┌────────

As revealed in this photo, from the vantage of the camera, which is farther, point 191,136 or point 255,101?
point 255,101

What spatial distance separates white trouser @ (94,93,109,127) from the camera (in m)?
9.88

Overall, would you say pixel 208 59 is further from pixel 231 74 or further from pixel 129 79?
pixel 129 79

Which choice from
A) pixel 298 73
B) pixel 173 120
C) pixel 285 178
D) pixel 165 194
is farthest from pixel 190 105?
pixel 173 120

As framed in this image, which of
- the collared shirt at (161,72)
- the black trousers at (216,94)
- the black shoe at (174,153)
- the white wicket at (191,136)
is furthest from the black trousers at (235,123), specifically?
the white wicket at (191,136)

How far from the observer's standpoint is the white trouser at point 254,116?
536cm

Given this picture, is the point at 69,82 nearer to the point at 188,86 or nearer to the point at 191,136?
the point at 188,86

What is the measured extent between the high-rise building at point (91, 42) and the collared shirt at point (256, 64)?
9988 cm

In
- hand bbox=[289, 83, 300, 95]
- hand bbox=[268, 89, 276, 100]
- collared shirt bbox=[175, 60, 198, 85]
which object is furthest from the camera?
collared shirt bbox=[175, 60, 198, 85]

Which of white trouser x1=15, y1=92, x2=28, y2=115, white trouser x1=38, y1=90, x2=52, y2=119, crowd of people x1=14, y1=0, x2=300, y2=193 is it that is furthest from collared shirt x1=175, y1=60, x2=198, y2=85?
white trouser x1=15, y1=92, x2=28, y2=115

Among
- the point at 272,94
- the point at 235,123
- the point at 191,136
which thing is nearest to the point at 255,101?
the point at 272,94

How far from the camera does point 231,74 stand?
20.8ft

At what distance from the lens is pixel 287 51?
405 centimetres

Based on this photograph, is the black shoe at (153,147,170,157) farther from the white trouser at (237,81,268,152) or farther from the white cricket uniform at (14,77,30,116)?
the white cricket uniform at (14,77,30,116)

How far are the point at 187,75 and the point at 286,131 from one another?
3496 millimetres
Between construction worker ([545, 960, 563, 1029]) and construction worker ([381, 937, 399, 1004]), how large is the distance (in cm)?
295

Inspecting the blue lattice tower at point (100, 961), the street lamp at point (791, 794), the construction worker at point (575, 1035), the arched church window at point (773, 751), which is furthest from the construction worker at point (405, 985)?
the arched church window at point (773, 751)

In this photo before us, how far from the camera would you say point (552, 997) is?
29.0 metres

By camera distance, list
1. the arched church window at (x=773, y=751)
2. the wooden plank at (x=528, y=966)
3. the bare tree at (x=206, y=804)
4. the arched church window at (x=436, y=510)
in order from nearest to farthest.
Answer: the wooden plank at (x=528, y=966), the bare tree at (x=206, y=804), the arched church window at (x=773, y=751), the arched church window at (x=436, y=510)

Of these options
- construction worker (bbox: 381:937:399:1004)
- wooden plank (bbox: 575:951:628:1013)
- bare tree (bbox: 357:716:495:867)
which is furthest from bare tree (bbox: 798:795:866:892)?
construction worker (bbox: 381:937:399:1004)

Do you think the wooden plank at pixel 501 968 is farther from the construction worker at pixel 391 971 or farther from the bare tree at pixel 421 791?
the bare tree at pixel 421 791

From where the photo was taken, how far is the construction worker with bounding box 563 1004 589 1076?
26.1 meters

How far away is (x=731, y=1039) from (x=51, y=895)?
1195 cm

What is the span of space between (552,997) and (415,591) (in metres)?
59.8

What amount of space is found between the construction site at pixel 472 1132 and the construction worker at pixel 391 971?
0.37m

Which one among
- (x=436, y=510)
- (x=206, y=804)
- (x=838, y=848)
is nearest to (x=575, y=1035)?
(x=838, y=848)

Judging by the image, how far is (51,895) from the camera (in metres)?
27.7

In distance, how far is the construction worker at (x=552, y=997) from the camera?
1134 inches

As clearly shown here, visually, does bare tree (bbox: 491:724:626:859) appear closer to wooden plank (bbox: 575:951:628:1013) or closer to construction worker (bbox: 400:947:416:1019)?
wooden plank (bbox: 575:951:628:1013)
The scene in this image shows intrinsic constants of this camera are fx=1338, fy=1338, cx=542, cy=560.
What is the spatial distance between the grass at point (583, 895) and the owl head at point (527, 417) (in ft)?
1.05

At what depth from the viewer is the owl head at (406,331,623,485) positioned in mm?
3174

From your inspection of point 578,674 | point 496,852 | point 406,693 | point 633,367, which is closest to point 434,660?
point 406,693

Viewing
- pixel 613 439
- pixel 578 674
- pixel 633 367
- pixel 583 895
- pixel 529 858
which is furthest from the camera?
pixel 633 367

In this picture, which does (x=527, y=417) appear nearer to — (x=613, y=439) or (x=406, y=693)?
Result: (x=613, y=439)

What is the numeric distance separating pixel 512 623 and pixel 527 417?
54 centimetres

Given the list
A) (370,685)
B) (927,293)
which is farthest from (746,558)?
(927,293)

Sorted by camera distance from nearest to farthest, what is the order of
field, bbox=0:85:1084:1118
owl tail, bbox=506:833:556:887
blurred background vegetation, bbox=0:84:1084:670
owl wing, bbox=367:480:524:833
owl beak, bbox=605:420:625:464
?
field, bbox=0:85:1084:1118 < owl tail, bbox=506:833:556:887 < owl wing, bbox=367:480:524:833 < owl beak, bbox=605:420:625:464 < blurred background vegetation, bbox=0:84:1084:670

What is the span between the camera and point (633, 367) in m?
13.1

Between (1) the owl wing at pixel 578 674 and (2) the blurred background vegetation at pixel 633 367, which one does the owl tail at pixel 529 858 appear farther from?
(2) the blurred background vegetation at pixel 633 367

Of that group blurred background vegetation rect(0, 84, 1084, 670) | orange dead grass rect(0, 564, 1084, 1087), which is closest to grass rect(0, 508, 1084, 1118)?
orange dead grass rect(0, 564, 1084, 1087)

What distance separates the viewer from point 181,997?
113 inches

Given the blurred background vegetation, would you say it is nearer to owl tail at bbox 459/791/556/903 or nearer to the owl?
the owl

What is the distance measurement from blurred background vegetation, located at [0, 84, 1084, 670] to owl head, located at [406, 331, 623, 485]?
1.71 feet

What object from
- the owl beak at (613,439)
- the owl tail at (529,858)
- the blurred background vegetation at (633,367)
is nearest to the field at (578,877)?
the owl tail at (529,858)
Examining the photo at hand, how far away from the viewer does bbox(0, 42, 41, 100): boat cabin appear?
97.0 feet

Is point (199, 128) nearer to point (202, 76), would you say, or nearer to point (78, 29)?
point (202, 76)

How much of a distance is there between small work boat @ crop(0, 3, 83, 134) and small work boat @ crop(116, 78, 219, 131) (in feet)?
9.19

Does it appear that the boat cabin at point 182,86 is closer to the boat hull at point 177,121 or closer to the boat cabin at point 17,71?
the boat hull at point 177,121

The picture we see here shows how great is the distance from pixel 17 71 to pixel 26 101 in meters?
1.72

└────────

* [Stated task] Convert the data above into a JSON list of strings, one string per line, omitting blank lines.

* [Exercise result]
[
  "As revealed in this photo, from the vantage of the camera, which is farther, point 191,136 or point 255,101?",
  "point 255,101",
  "What spatial distance separates white trouser @ (94,93,109,127) from the camera (in m)?",
  "9.88",
  "Overall, would you say pixel 208 59 is further from pixel 231 74 or further from pixel 129 79?",
  "pixel 129 79",
  "Which choice from",
  "A) pixel 298 73",
  "B) pixel 173 120",
  "C) pixel 285 178",
  "D) pixel 165 194",
  "is farthest from pixel 190 105?",
  "pixel 173 120",
  "As framed in this image, which of",
  "- the collared shirt at (161,72)",
  "- the black trousers at (216,94)",
  "- the black shoe at (174,153)",
  "- the white wicket at (191,136)",
  "is furthest from the black trousers at (235,123), specifically?",
  "the white wicket at (191,136)",
  "How far from the observer's standpoint is the white trouser at point 254,116?",
  "536cm",
  "Given this picture, is the point at 69,82 nearer to the point at 188,86 or nearer to the point at 191,136?",
  "the point at 188,86",
  "What is the measured extent between the high-rise building at point (91, 42) and the collared shirt at point (256, 64)?",
  "9988 cm",
  "In",
  "- hand bbox=[289, 83, 300, 95]",
  "- hand bbox=[268, 89, 276, 100]",
  "- collared shirt bbox=[175, 60, 198, 85]",
  "which object is furthest from the camera?",
  "collared shirt bbox=[175, 60, 198, 85]",
  "Which of white trouser x1=15, y1=92, x2=28, y2=115, white trouser x1=38, y1=90, x2=52, y2=119, crowd of people x1=14, y1=0, x2=300, y2=193 is it that is furthest from collared shirt x1=175, y1=60, x2=198, y2=85?",
  "white trouser x1=15, y1=92, x2=28, y2=115",
  "Among",
  "- the point at 272,94",
  "- the point at 235,123",
  "- the point at 191,136",
  "which thing is nearest to the point at 255,101?",
  "the point at 272,94",
  "How far from the camera does point 231,74 stand?",
  "20.8ft",
  "At what distance from the lens is pixel 287 51?",
  "405 centimetres",
  "Based on this photograph, is the black shoe at (153,147,170,157) farther from the white trouser at (237,81,268,152) or farther from the white cricket uniform at (14,77,30,116)?",
  "the white cricket uniform at (14,77,30,116)",
  "How far are the point at 187,75 and the point at 286,131 from one another?",
  "3496 millimetres",
  "Between construction worker ([545, 960, 563, 1029]) and construction worker ([381, 937, 399, 1004]), how large is the distance (in cm)?",
  "295",
  "Inspecting the blue lattice tower at point (100, 961), the street lamp at point (791, 794), the construction worker at point (575, 1035), the arched church window at point (773, 751), which is furthest from the construction worker at point (405, 985)?",
  "the arched church window at point (773, 751)",
  "In this photo before us, how far from the camera would you say point (552, 997) is?",
  "29.0 metres",
  "By camera distance, list",
  "1. the arched church window at (x=773, y=751)",
  "2. the wooden plank at (x=528, y=966)",
  "3. the bare tree at (x=206, y=804)",
  "4. the arched church window at (x=436, y=510)",
  "in order from nearest to farthest.",
  "Answer: the wooden plank at (x=528, y=966), the bare tree at (x=206, y=804), the arched church window at (x=773, y=751), the arched church window at (x=436, y=510)",
  "Of these options",
  "- construction worker (bbox: 381:937:399:1004)",
  "- wooden plank (bbox: 575:951:628:1013)",
  "- bare tree (bbox: 357:716:495:867)",
  "which is furthest from bare tree (bbox: 798:795:866:892)?",
  "construction worker (bbox: 381:937:399:1004)",
  "Do you think the wooden plank at pixel 501 968 is farther from the construction worker at pixel 391 971 or farther from the bare tree at pixel 421 791?",
  "the bare tree at pixel 421 791",
  "From where the photo was taken, how far is the construction worker with bounding box 563 1004 589 1076?",
  "26.1 meters",
  "How far away is (x=731, y=1039) from (x=51, y=895)?",
  "1195 cm",
  "What is the span of space between (552,997) and (415,591) (in metres)?",
  "59.8",
  "What amount of space is found between the construction site at pixel 472 1132 and the construction worker at pixel 391 971?",
  "0.37m",
  "Which one among",
  "- (x=436, y=510)",
  "- (x=206, y=804)",
  "- (x=838, y=848)",
  "is nearest to (x=575, y=1035)?",
  "(x=838, y=848)",
  "Judging by the image, how far is (51,895) from the camera (in metres)?",
  "27.7",
  "In distance, how far is the construction worker at (x=552, y=997) from the camera?",
  "1134 inches",
  "As clearly shown here, visually, does bare tree (bbox: 491:724:626:859) appear closer to wooden plank (bbox: 575:951:628:1013) or closer to construction worker (bbox: 400:947:416:1019)?",
  "wooden plank (bbox: 575:951:628:1013)",
  "The scene in this image shows intrinsic constants of this camera are fx=1338, fy=1338, cx=542, cy=560.",
  "What is the spatial distance between the grass at point (583, 895) and the owl head at point (527, 417) (in ft)?",
  "1.05",
  "At what depth from the viewer is the owl head at (406,331,623,485) positioned in mm?",
  "3174",
  "From your inspection of point 578,674 | point 496,852 | point 406,693 | point 633,367, which is closest to point 434,660?",
  "point 406,693",
  "Viewing",
  "- pixel 613 439",
  "- pixel 578 674",
  "- pixel 633 367",
  "- pixel 583 895",
  "- pixel 529 858",
  "which is furthest from the camera?",
  "pixel 633 367",
  "In this picture, which does (x=527, y=417) appear nearer to — (x=613, y=439) or (x=406, y=693)?",
  "Result: (x=613, y=439)",
  "What is the numeric distance separating pixel 512 623 and pixel 527 417?",
  "54 centimetres",
  "Given the list",
  "A) (370,685)",
  "B) (927,293)",
  "which is farthest from (746,558)?",
  "(927,293)",
  "Sorted by camera distance from nearest to farthest, what is the order of",
  "field, bbox=0:85:1084:1118",
  "owl tail, bbox=506:833:556:887",
  "blurred background vegetation, bbox=0:84:1084:670",
  "owl wing, bbox=367:480:524:833",
  "owl beak, bbox=605:420:625:464",
  "?",
  "field, bbox=0:85:1084:1118 < owl tail, bbox=506:833:556:887 < owl wing, bbox=367:480:524:833 < owl beak, bbox=605:420:625:464 < blurred background vegetation, bbox=0:84:1084:670",
  "What is the span between the camera and point (633, 367) in m?",
  "13.1",
  "Between (1) the owl wing at pixel 578 674 and (2) the blurred background vegetation at pixel 633 367, which one does the owl tail at pixel 529 858 appear farther from?",
  "(2) the blurred background vegetation at pixel 633 367",
  "Of that group blurred background vegetation rect(0, 84, 1084, 670) | orange dead grass rect(0, 564, 1084, 1087), which is closest to grass rect(0, 508, 1084, 1118)?",
  "orange dead grass rect(0, 564, 1084, 1087)",
  "What distance separates the viewer from point 181,997?",
  "113 inches",
  "Given the blurred background vegetation, would you say it is nearer to owl tail at bbox 459/791/556/903 or nearer to the owl?",
  "the owl",
  "What is the distance measurement from blurred background vegetation, located at [0, 84, 1084, 670] to owl head, located at [406, 331, 623, 485]?",
  "1.71 feet",
  "What object from",
  "- the owl beak at (613,439)",
  "- the owl tail at (529,858)",
  "- the blurred background vegetation at (633,367)",
  "is nearest to the field at (578,877)?",
  "the owl tail at (529,858)",
  "Examining the photo at hand, how far away from the viewer does bbox(0, 42, 41, 100): boat cabin appear?",
  "97.0 feet",
  "Is point (199, 128) nearer to point (202, 76), would you say, or nearer to point (78, 29)?",
  "point (202, 76)",
  "How much of a distance is there between small work boat @ crop(0, 3, 83, 134) and small work boat @ crop(116, 78, 219, 131) (in feet)?",
  "9.19",
  "Does it appear that the boat cabin at point 182,86 is closer to the boat hull at point 177,121 or closer to the boat cabin at point 17,71?",
  "the boat hull at point 177,121",
  "The picture we see here shows how great is the distance from pixel 17 71 to pixel 26 101 in meters?",
  "1.72"
]